5. En troisième lieu, Mme A ne peut utilement se prévaloir des énonciations de la circulaire du ministre de l'intérieur, de la sécurité intérieure et des libertés locales NOR/INT/D/04/00134/C du 30 octobre 2004, dès lors que ces énonciations ne constituent pas des lignes directrices et sont dépourvues de caractère réglementaire.

6. En quatrième lieu, pour les motifs exposés au point 4, le moyen tiré de la méconnaissance de l'article 8 de la convention européenne de sauvegarde des droits de l'homme et des libertés fondamentales doit également être écarté en tant qu'il est soulevé à l'appui des conclusions en annulation de la décision portant obligation de quitter le territoire français.

7. En cinquième lieu, il ressort des pièces du dossier et de tout ce qui précède que le préfet du Morbihan a procédé à un examen complet de la situation de Mme A préalablement à l'édiction de l'arrêté attaqué.

Sur les conclusions présentées aux fins d'injonction et d'astreinte :

8. Le présent jugement, qui rejette les conclusions de la requête de Mme A présentées aux fins d'annulation, n'implique aucune mesure d'exécution. Par suite, ses conclusions aux fins d'injonction et d'astreinte doivent être rejetées.

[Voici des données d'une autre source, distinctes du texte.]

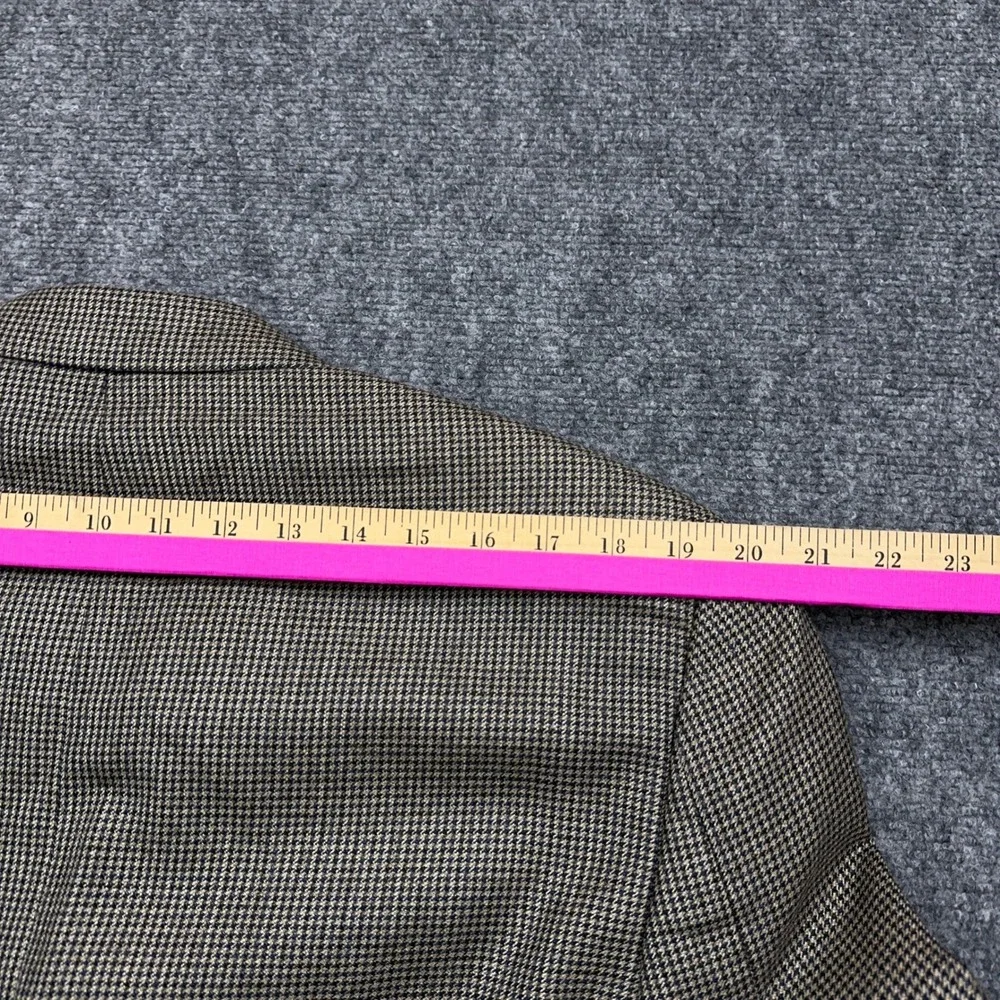 Ralph Lauren Blazer Sport Coat Mens 42R Brown Micro-Houndstooth Silk Wool Blend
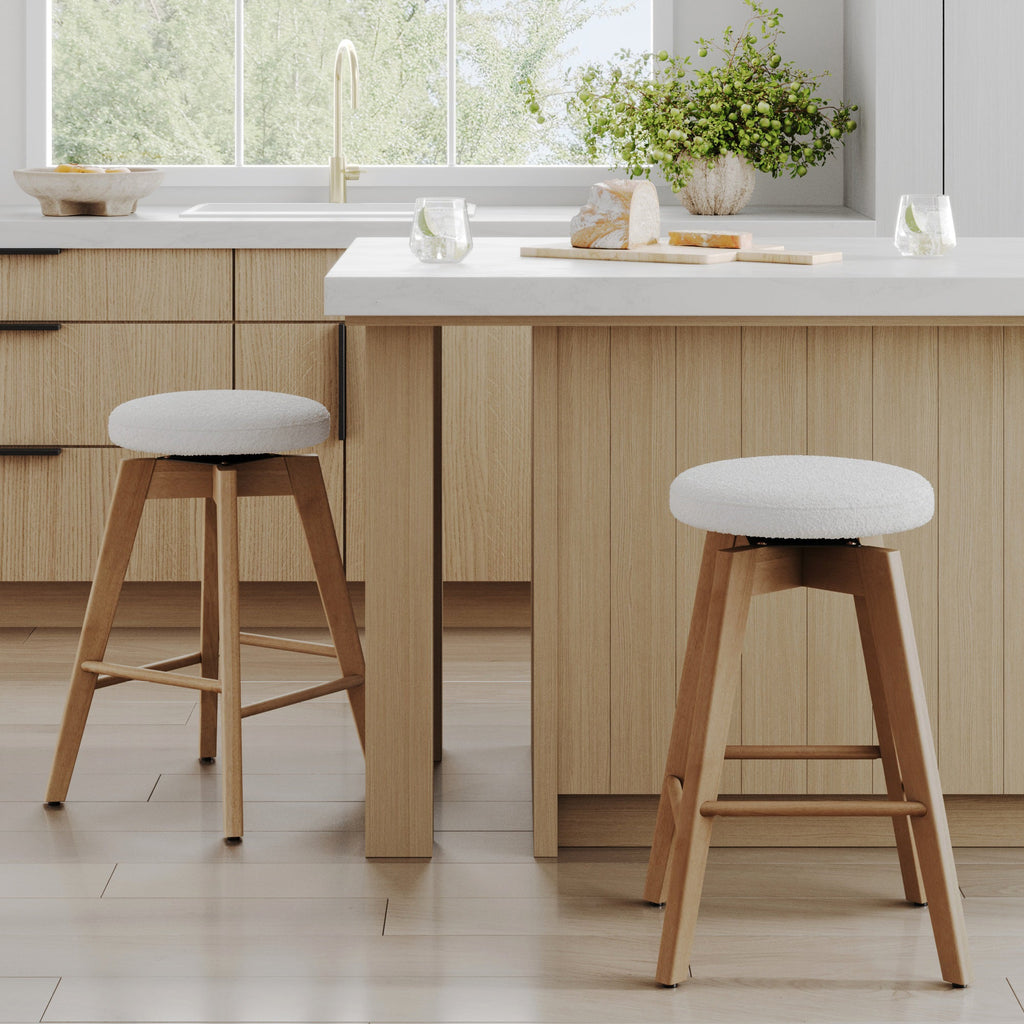 Wood Boucle Swivel Counter Stool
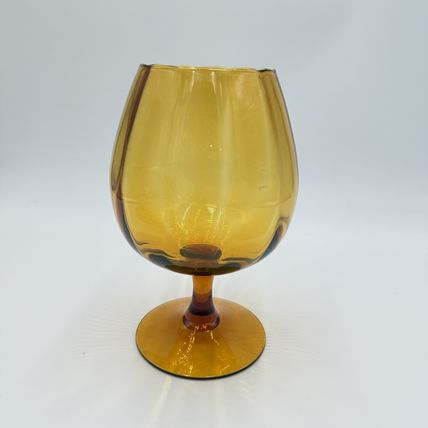 Vintage MCM Empoli Amber Art Glass Ribbed Footed Compote Italy 8”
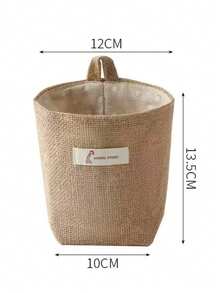Linen Hanging Storage Basket, Foldable Small Fabric Storage Bucket, Wall-Mounted Storage Bag, Suitable For Home Desk Wardrobe Miscellaneous Items, Multiple Pattern Lining, Back To School Essential, Back To School Gift - Round - View 13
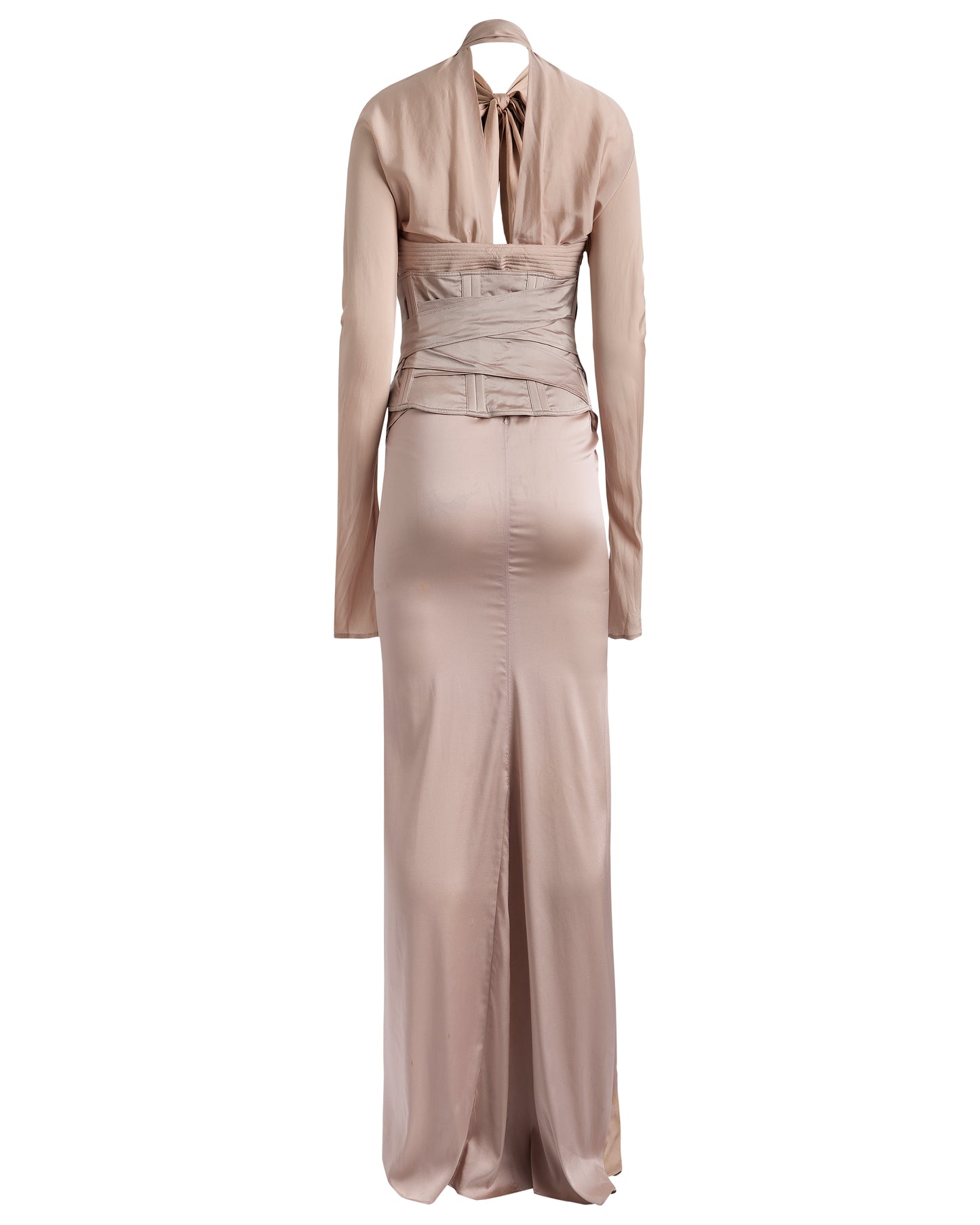 Rare Gucci By Tom Ford F/W 2003 Silk Nude Corset Maxi Skirt Set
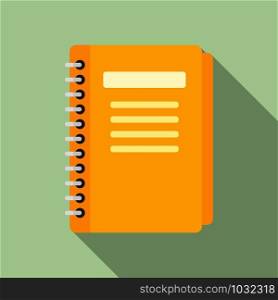 Staff notebook icon. Flat illustration of staff notebook vector icon for web design. Staff notebook icon, flat style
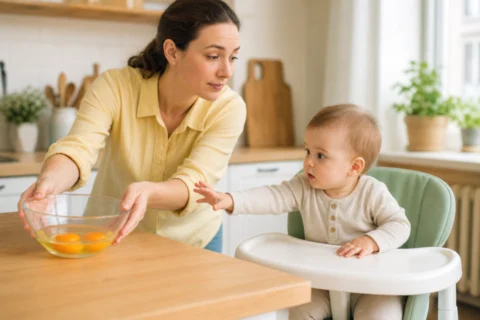 A parent slides a bowl of raw eggs away while a baby reaches from a high chair.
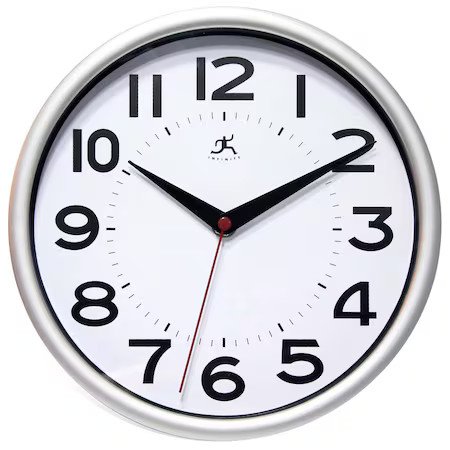 INFINITY INSTRUMENTS 14220SV-3364 Metro - 9in Silver Office Wall Clock, Battery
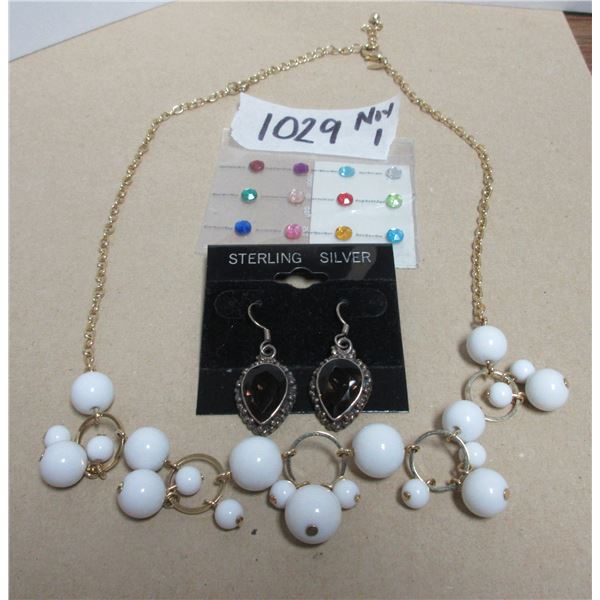 stering silver earings, gold colored necklace with pearls, misc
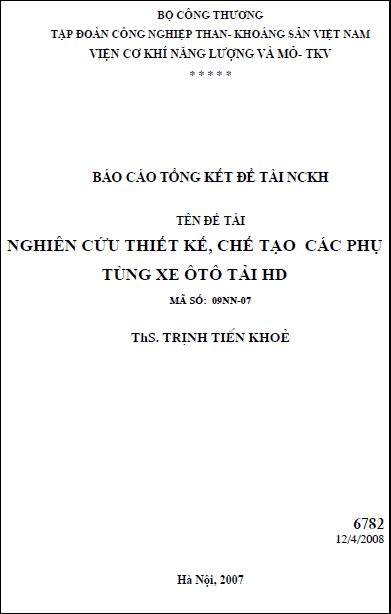 nghien cuu thiet ke che tao cac phu tung xe oto tai hd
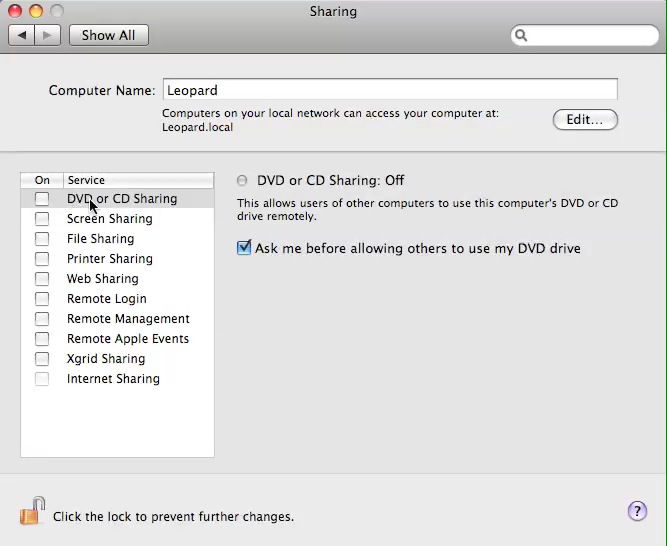 Sharing your CD or DVD drive in Leopard 10.5.2 or higher only
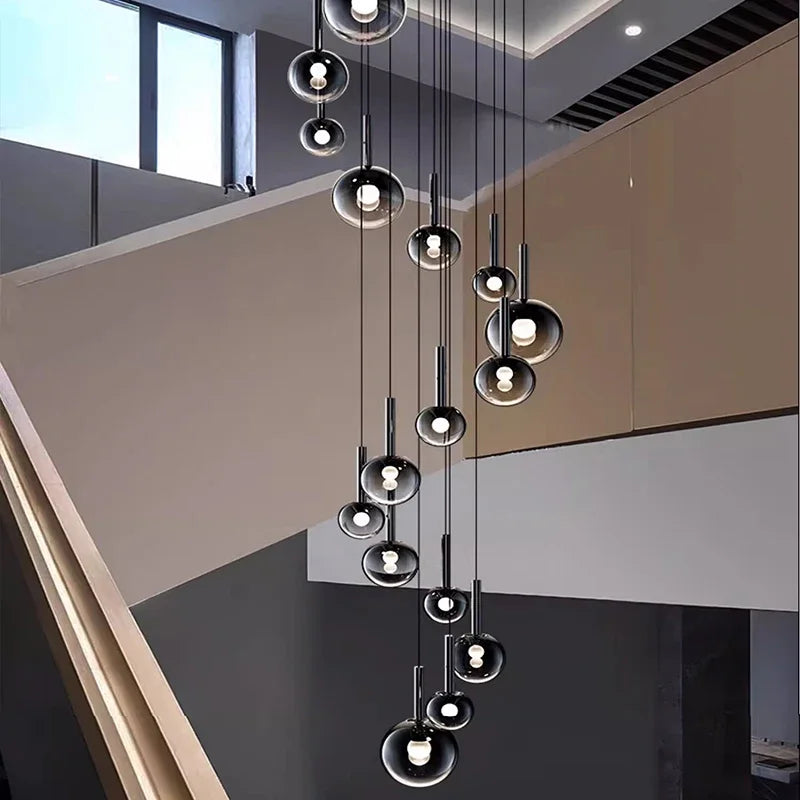 Axyaa Nordic Stair Chandelier Living Room Dining Pendant Ceiling Light Home Indoor Lighting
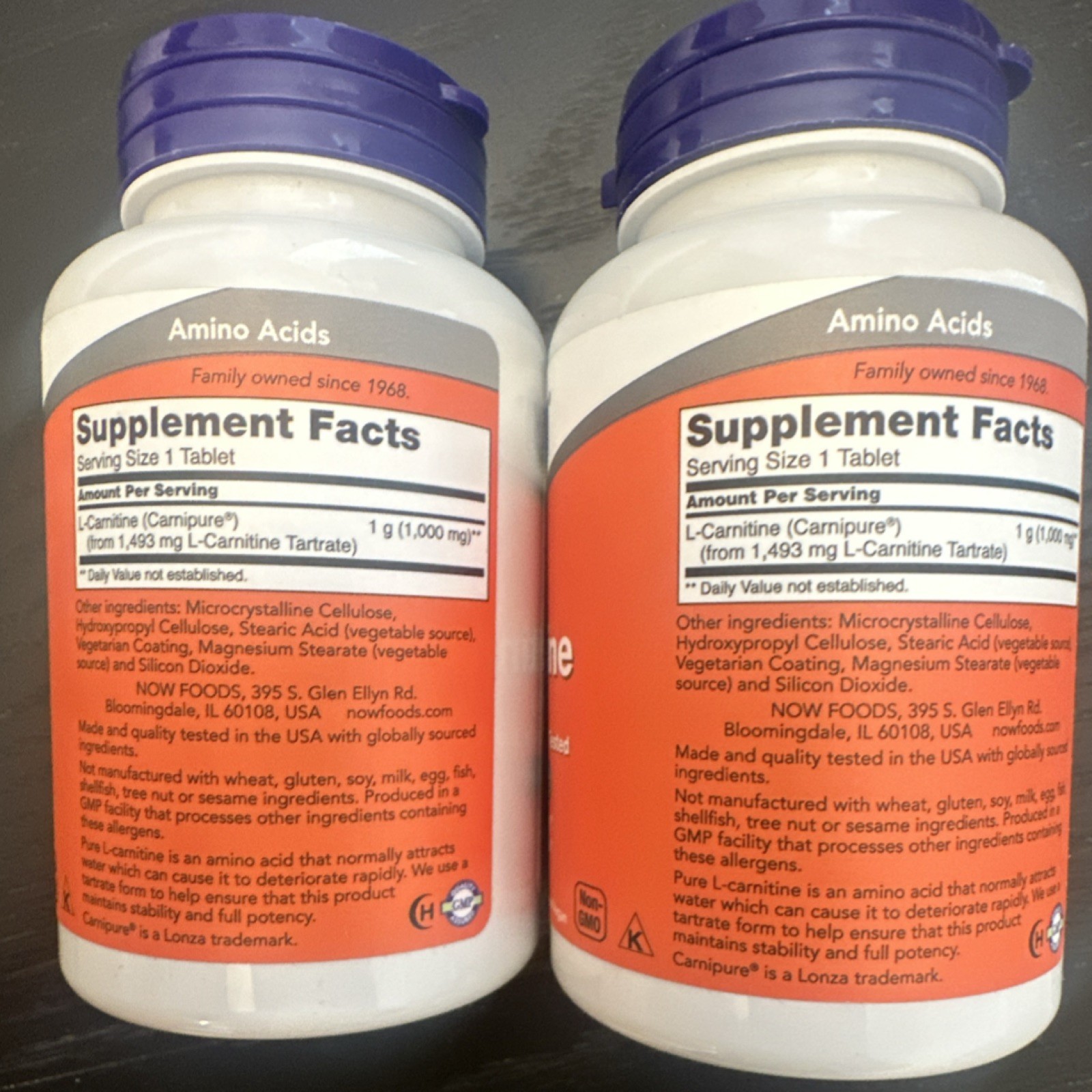 NOW L-Carnitine 1000mg 50 Vegetarian Non-GMO Tablets Fitness Support Exp 02/2029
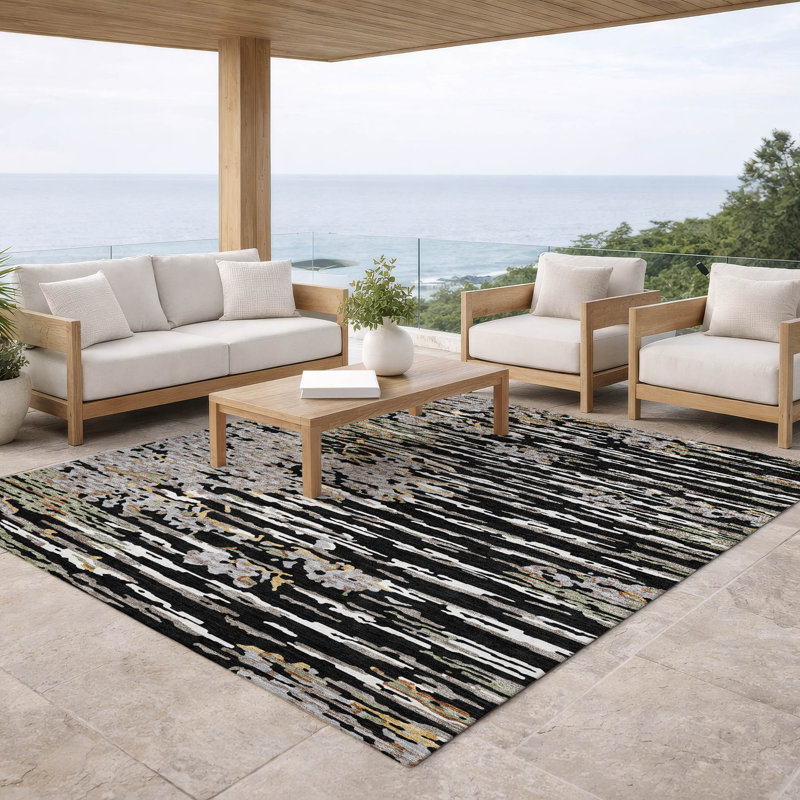 Machine Washable Indoor/Outdoor Chantille ACN2839 Abstract Rug, Black, 3' x 5'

Sur les frais de l'instance :

9. Les dispositions de l'article L. 761-1 du code de justice administrative font obstacle à l'octroi d'une somme au titre des frais exposés et non compris dans les dépens à la partie perdante. Par suite, la demande présentée par Mme A sur le fondement de ces dispositions, doit être rejetée.

D E C I D E :

Article 1er : La requête de Mme A est rejetée.

Article 2 : Le présent jugement sera notifié à M. D A et au préfet du Morbihan.

Délibéré après l'audience du 6 décembre 2023, à laquelle siégeaient :

M. Jouno, président,

M. Albouy, premier conseiller,

M. Ambert, conseiller.

Rendu public par mise à disposition au greffe le 20 décembre 2023.

Le rapporteur,

signé

E. AlbouyLe président,

signé

T. Jouno

La greffière,

signé

S. Guillou

La République mande et ordonne au préfet du Morbihan en ce qui le concerne et à tous commissaires de justice à ce requis en ce qui concerne les voies de droit commun, contre les parties privées, de pourvoir à l'exécution de la présente décision.